Because you will not have to operate on your data every time you call fitting and prediction functions, but will have transformed the data once, it will be considerably faster. I know that Eviews and Stata provide lagging operators. It is true that there is some convenience to it. But it also is inefficient if you do not need everything functions like 'lm' compute.
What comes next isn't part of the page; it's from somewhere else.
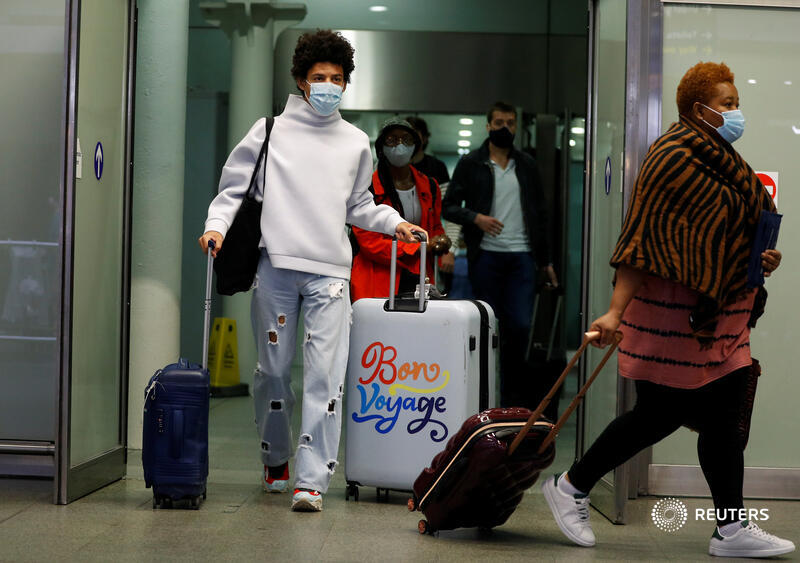 Britain's decision to mandate quarantines for people entering from France will sadden vacationers and slow the recovery of French tourism, which makes up 9% of the country's GDP. @CGAThompson explains: https://t.co/I1CihmNe2Q https://t.co/z4cJqYSuGh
If you have a few hundreds of thousands of iterations to perform and you just need the forecast, or the forecast and the value of information criteria like BIC or AIC, you can beat 'lm' in speed by avoiding to make computations that you will not use -- just write an OLS estimator in a function and you're good to go.